» **TRECHO**:

-=-=-=-=-

Tannourine, Líbano - A República Islâmica do Irã se ofereceu recentemente para construir uma barragem nesta pitoresca vila alpina, no alto das terras cristãs do Líbano.
Mais ao sul, nos densos subúrbios de Beirute, a generosidade iraniana ajudou a reconstruir bairros devastados seis anos antes pelas bombas israelenses - uma conquista que foi comemorada em maio, com uma celebração animada.
- Da mesma maneira que conseguimos armas e outras coisas, também recebemos dinheiro - exclamou Hassan Nasrallah, o líder do Hezbollah, em resposta aos gritos de aprovação da multidão. - Tudo isso se tornou possível por meio do dinheiro iraniano!
A pressa dos iranianos em distribuir dinheiro no Líbano, quando suas próprias finanças estão sendo massacradas pelas sanções internacionais, é o mais recente indicativo de quão preocupado está o governo de Teerã com a perspectiva de que o líder sírio, Bahar Assad, possa cair. O Irã conta com a Síria para se relacionar com o mundo árabe e o país é um parceiro estratégico fundamental no confronto contra Israel. Mas as revoltas árabes abalaram as previsões de Teerã, com Assad impossibilitado de esmagar uma revolta que já dura um ano.

-=-=-=-=-

» **DADOS REGISTRADOS**:
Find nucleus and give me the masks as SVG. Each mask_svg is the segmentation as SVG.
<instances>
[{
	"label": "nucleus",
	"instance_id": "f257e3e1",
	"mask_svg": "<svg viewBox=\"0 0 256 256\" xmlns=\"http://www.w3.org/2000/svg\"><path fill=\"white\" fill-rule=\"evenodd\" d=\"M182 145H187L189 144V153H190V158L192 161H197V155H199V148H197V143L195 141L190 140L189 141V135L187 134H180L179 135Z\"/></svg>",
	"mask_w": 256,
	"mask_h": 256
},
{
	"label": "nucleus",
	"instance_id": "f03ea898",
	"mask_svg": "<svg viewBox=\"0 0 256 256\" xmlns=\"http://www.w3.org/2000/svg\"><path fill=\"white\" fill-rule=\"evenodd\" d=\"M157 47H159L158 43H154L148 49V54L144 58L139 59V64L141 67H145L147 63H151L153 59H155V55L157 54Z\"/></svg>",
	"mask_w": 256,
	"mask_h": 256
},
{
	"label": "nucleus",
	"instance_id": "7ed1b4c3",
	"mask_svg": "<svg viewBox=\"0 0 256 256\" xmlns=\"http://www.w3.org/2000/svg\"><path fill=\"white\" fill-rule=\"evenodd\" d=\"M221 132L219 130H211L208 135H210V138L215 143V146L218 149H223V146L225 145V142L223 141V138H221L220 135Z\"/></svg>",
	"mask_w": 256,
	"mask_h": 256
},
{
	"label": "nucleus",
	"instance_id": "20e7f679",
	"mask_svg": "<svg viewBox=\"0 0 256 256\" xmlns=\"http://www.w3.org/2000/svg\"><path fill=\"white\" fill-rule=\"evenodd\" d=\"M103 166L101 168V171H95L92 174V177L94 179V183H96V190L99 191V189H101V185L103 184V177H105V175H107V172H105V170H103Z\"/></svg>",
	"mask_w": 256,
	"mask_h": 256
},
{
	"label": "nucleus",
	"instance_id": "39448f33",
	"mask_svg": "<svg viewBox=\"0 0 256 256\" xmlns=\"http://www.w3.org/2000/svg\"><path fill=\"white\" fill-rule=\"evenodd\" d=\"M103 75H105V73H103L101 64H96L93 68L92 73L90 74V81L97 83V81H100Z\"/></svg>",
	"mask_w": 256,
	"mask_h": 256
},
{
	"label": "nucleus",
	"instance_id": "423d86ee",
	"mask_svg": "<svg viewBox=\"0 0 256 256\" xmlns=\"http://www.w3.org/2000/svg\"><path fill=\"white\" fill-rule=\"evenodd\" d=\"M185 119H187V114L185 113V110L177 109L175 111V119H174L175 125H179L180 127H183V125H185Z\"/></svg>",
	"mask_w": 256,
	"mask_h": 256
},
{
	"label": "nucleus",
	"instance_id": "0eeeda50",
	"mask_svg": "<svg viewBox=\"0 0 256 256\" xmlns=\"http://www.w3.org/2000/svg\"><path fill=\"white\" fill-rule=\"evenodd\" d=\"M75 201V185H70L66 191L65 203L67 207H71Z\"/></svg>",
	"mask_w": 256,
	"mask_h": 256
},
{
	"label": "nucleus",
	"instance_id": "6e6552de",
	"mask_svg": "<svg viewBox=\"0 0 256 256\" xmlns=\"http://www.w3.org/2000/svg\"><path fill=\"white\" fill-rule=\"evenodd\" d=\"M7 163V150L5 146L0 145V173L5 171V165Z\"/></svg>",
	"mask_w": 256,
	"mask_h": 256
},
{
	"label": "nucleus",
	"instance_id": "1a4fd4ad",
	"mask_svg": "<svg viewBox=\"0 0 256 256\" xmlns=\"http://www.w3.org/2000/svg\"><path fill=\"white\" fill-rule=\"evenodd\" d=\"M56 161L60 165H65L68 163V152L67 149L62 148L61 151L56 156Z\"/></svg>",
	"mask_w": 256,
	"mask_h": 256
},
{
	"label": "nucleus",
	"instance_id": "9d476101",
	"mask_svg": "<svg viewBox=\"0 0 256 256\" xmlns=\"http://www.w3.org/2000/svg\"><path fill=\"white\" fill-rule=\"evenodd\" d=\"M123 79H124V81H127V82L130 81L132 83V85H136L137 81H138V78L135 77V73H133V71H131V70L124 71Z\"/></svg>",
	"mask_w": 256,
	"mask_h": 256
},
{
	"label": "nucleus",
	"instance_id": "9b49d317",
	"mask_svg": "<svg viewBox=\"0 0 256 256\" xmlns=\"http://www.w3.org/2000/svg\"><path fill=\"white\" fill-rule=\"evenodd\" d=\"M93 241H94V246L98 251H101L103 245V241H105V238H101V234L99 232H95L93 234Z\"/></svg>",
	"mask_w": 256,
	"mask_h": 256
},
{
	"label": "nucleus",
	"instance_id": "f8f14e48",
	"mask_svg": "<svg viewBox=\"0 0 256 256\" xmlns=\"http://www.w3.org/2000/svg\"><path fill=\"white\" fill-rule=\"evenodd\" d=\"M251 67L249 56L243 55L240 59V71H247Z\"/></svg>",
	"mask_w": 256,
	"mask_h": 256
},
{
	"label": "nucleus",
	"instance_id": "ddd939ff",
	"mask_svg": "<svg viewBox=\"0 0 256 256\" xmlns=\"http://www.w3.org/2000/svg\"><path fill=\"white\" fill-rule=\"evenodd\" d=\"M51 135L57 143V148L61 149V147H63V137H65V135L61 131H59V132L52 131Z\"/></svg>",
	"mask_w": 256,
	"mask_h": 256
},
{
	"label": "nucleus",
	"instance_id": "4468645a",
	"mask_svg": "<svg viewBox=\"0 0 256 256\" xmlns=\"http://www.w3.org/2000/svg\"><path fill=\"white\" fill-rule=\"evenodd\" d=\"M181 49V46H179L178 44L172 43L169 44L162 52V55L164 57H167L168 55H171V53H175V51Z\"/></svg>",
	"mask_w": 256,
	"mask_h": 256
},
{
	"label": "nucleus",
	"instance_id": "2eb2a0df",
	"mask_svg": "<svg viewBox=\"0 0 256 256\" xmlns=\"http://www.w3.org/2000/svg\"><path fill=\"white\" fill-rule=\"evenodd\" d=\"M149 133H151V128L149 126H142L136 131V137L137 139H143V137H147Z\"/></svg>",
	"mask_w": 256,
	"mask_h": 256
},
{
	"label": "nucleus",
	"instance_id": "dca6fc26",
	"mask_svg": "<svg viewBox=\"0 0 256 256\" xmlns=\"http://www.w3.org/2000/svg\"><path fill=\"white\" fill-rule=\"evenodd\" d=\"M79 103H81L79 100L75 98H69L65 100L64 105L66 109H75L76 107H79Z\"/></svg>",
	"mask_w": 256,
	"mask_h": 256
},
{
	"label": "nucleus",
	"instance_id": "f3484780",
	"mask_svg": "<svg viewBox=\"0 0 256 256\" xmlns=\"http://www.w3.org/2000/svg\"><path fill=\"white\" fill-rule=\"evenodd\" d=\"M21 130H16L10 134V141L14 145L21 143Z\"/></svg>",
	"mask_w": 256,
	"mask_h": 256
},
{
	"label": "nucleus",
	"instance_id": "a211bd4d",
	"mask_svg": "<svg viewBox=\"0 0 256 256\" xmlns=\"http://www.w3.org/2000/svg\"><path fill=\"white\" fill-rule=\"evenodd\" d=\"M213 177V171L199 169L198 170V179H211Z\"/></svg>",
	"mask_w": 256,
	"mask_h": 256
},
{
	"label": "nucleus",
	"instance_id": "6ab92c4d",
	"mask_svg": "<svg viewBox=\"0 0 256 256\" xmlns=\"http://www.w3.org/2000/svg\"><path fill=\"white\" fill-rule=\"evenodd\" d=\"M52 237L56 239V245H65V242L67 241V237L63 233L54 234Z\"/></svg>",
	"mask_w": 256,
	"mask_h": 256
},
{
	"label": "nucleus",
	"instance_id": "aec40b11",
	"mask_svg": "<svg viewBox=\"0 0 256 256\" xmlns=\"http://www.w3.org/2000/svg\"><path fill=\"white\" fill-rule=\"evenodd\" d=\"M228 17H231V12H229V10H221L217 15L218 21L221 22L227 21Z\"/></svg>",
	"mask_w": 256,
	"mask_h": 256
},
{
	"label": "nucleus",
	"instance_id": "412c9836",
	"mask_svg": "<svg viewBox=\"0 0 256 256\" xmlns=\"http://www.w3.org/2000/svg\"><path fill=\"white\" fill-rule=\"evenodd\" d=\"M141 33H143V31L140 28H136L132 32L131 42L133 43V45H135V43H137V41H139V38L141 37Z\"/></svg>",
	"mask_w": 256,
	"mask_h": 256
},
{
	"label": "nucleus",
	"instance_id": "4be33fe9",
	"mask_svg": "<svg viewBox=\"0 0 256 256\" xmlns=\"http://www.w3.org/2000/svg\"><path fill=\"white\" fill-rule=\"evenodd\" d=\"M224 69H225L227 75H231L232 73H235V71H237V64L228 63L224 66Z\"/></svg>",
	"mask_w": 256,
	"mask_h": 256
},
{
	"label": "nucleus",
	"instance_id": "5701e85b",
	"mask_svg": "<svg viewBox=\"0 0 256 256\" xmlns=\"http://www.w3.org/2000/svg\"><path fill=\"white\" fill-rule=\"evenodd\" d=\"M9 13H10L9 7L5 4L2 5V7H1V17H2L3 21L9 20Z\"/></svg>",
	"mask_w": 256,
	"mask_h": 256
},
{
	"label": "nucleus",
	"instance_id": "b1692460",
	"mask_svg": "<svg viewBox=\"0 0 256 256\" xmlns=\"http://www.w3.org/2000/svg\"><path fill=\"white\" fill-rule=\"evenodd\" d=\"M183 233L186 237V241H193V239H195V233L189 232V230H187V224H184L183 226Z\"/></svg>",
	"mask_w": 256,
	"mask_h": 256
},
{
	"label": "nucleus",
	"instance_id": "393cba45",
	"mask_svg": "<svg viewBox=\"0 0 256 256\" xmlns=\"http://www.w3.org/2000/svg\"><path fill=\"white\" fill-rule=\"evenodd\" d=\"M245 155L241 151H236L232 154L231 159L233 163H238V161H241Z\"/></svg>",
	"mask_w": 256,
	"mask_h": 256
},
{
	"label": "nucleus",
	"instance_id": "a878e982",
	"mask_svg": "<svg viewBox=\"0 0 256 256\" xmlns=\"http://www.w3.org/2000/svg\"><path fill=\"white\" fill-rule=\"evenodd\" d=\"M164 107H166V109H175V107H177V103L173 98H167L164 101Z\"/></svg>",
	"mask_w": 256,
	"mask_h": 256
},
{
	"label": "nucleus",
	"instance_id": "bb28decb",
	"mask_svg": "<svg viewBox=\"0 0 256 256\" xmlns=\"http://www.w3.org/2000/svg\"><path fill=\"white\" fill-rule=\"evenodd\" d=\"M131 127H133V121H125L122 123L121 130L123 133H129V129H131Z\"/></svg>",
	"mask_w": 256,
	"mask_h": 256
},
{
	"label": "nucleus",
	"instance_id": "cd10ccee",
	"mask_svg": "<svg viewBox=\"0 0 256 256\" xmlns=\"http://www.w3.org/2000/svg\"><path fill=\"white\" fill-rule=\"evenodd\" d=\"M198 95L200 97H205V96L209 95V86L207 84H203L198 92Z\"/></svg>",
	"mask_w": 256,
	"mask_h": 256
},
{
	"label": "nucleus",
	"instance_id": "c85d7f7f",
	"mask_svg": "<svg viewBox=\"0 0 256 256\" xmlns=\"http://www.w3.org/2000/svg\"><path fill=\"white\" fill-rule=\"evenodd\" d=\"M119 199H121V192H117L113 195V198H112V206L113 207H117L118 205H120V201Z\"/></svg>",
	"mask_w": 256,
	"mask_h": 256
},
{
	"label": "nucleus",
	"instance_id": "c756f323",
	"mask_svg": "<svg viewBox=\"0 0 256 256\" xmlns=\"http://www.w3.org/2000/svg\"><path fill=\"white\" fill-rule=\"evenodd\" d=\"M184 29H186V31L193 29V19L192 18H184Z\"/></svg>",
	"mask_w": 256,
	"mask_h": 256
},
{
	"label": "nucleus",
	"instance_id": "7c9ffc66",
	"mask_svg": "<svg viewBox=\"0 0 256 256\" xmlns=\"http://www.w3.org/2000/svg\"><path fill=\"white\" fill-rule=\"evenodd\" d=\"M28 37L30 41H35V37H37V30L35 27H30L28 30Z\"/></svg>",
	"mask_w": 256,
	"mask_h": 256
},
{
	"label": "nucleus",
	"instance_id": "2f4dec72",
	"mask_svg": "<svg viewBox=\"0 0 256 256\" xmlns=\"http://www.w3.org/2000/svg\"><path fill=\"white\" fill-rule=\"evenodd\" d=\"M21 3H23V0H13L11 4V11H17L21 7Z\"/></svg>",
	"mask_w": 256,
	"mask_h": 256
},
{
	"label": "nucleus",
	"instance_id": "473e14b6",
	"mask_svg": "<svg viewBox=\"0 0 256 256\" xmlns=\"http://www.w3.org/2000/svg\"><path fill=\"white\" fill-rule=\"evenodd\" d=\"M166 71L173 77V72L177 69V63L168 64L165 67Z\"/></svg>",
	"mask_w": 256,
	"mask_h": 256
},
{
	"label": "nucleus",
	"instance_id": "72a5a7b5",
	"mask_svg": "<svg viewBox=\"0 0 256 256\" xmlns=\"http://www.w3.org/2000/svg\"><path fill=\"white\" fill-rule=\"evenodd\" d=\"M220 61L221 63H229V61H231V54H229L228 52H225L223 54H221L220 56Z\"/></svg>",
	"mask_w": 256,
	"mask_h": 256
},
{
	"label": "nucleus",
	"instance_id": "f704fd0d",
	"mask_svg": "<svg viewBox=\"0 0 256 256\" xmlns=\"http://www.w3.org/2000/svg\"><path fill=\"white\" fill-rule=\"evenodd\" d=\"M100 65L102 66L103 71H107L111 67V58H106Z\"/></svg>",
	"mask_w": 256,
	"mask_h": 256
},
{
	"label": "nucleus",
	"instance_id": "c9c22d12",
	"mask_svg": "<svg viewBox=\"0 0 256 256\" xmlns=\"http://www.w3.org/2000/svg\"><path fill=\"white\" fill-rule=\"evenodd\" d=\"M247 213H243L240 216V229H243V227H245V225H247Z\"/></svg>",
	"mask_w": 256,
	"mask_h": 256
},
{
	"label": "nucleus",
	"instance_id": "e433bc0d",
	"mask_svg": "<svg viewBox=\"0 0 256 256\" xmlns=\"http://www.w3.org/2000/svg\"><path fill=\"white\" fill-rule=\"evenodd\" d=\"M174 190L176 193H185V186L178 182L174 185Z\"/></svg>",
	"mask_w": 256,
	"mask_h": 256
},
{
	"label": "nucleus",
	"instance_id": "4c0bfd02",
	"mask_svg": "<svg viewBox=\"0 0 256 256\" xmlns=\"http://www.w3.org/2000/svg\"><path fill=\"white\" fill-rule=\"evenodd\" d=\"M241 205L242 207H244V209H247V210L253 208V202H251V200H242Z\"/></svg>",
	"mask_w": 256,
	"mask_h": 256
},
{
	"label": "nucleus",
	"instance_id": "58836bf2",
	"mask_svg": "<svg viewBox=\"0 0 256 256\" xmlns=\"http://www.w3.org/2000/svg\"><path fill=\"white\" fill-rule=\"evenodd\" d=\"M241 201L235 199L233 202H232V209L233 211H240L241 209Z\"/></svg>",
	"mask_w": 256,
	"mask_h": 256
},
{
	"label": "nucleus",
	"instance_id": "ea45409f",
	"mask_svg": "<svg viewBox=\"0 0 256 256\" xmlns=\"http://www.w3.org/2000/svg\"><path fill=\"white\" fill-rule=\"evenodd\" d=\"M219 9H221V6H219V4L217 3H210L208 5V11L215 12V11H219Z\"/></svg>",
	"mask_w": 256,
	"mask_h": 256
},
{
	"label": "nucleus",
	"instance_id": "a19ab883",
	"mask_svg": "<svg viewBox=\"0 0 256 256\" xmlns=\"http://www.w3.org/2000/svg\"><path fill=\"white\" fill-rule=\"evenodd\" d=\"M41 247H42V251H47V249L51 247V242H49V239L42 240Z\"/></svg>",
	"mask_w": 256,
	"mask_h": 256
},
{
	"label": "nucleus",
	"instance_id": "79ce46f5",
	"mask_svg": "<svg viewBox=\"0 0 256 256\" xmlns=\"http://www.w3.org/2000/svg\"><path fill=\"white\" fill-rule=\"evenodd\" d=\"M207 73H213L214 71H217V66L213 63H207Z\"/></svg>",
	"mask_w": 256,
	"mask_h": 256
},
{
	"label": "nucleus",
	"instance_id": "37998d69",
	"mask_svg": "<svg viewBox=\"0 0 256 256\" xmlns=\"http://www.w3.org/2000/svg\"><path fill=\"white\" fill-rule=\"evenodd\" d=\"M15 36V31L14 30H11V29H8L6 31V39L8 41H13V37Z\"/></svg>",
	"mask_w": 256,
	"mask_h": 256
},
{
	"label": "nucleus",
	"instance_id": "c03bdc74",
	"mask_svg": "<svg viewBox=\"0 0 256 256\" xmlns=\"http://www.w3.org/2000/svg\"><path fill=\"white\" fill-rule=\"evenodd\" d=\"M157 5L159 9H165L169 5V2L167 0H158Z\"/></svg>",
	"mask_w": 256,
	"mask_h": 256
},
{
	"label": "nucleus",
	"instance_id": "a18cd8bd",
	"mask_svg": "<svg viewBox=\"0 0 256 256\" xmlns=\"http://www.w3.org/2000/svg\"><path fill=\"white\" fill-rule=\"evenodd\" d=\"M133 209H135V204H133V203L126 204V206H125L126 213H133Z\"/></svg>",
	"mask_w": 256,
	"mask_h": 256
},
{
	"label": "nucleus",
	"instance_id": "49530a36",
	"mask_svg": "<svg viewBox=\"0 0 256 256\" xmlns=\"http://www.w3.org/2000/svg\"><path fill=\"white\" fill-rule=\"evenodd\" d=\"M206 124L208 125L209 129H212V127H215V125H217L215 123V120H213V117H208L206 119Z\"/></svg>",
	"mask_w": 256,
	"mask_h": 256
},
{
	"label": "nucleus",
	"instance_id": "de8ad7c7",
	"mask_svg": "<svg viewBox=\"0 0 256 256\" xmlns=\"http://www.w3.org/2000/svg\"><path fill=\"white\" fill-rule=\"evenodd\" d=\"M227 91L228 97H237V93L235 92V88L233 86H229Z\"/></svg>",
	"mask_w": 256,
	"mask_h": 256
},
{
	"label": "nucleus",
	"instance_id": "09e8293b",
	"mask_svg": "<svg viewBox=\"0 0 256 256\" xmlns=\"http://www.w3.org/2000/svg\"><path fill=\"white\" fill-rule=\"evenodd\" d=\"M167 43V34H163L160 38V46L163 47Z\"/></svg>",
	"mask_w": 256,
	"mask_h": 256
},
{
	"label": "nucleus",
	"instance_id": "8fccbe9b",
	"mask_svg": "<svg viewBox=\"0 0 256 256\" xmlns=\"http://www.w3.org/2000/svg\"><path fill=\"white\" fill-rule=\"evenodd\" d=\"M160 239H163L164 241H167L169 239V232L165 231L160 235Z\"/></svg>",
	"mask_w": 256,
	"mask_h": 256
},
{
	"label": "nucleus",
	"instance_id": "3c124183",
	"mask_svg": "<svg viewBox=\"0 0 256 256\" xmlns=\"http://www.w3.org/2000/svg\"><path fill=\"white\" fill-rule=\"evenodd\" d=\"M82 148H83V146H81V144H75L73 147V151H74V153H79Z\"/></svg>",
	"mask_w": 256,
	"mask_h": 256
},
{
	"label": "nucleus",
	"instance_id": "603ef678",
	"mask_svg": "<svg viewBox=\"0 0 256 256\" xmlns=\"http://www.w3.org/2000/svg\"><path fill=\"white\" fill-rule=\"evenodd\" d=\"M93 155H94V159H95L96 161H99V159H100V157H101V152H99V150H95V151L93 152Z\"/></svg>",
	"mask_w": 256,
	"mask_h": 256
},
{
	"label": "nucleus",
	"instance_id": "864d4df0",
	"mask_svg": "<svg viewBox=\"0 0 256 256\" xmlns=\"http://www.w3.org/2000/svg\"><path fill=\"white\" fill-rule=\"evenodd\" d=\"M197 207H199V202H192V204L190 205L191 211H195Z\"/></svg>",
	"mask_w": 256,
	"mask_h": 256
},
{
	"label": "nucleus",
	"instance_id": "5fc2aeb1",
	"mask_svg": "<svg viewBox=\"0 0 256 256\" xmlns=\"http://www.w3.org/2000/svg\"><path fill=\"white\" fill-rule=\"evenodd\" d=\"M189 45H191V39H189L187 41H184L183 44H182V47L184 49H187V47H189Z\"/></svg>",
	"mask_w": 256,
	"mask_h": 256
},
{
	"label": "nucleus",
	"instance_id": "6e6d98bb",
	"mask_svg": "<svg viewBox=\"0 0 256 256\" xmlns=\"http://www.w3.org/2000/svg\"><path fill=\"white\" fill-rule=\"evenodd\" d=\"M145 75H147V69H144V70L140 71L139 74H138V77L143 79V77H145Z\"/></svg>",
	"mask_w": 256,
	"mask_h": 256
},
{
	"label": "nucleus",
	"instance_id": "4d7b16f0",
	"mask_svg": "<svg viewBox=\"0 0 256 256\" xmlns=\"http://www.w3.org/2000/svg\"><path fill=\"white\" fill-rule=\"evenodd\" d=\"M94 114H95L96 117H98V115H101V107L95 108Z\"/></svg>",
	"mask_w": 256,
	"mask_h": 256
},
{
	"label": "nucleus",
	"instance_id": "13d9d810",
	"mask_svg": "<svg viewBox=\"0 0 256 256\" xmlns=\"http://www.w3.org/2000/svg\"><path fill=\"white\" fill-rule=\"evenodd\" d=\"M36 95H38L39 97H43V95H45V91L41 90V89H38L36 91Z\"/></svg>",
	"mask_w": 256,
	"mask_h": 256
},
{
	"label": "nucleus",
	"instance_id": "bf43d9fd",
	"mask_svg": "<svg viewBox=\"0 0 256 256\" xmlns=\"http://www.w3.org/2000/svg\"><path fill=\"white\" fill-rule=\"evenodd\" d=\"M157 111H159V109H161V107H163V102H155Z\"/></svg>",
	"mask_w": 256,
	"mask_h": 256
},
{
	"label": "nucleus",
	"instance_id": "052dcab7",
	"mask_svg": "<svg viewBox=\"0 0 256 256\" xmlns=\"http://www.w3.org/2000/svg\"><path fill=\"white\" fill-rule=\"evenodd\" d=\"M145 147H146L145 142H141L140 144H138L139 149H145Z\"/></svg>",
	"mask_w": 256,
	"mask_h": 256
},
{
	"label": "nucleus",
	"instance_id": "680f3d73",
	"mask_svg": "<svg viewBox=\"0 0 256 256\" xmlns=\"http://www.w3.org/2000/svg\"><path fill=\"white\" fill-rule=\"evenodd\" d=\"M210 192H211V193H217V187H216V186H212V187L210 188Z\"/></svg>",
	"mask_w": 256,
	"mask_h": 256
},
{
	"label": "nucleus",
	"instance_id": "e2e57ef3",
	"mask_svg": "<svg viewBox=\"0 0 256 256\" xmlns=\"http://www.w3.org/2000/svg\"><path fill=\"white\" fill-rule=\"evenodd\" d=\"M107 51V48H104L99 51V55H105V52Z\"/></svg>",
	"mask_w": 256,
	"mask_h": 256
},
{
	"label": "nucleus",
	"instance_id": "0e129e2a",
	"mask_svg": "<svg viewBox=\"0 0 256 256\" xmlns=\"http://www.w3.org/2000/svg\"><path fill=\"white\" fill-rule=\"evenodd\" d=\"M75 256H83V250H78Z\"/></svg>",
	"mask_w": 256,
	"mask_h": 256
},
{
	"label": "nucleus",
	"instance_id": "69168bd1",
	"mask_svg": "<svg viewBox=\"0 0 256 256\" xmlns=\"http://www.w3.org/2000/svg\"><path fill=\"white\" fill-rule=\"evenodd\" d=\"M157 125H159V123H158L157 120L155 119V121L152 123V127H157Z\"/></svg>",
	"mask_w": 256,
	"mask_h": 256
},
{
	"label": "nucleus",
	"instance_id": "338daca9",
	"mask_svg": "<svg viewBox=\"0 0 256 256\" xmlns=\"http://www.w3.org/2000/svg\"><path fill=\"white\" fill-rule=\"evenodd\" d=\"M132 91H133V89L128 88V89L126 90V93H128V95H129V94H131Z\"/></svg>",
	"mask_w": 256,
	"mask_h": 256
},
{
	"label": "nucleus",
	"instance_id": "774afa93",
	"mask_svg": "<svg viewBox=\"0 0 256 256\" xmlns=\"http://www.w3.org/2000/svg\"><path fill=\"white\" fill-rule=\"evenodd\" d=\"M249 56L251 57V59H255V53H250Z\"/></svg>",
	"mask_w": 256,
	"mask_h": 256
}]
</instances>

-=-=-=-=-

» **EXERCÍCIO ESCRITO 1**: Transcreva do texto sobre o Irã no Líbano a passagem que vai de "Mais ao sul, nos" a "do dinheiro iraniano!".
» **EXERCÍCIO ESCRITO 2**: Retome o texto sobre o Irã no Líbano e prossiga a partir do ponto em que ele termina.

» **RESPOSTA DO EXERCÍCIO 1**:
Mais ao sul, nos densos subúrbios de Beirute, a generosidade iraniana ajudou a reconstruir bairros devastados seis anos antes pelas bombas israelenses - uma conquista que foi comemorada em maio, com uma celebração animada.
- Da mesma maneira que conseguimos armas e outras coisas, também recebemos dinheiro - exclamou Hassan Nasrallah, o líder do Hezbollah, em resposta aos gritos de aprovação da multidão. - Tudo isso se tornou possível por meio do dinheiro iraniano!

» **RESPOSTA DO EXERCÍCIO 2**:
O inflamado cortejo iraniano ao governo libanês indica que Teerã está tentando encontrar um substituto para o seu maior aliado no mundo árabe, segundo políticos, diplomatas e analistas. Não se trata apenas de financiar projetos públicos, mas de tentar formar laços mais próximos por meio de acordos culturais, militares e econômicos.
O desafio para os líderes iranianos é o fato de que muitos libaneses - incluindo os moradores de Tannourine, local de construção da hidrelétrica - são contrários a essa união. Eles não veem os gestos do Irã como uma demonstração de boa vontade, mas como uma forma discreta de colonização cultural e militar.
- Tannourine não é Teerã - afirmou Charbel Komair, que é vereador.
A maior parte dos libaneses sabe que o Irã é o maior patrono do Hezbollah, fornecendo de tudo, de mísseis a vacas leiteiras. Mas ir além dos xiitas do Hezbollah é outra questão.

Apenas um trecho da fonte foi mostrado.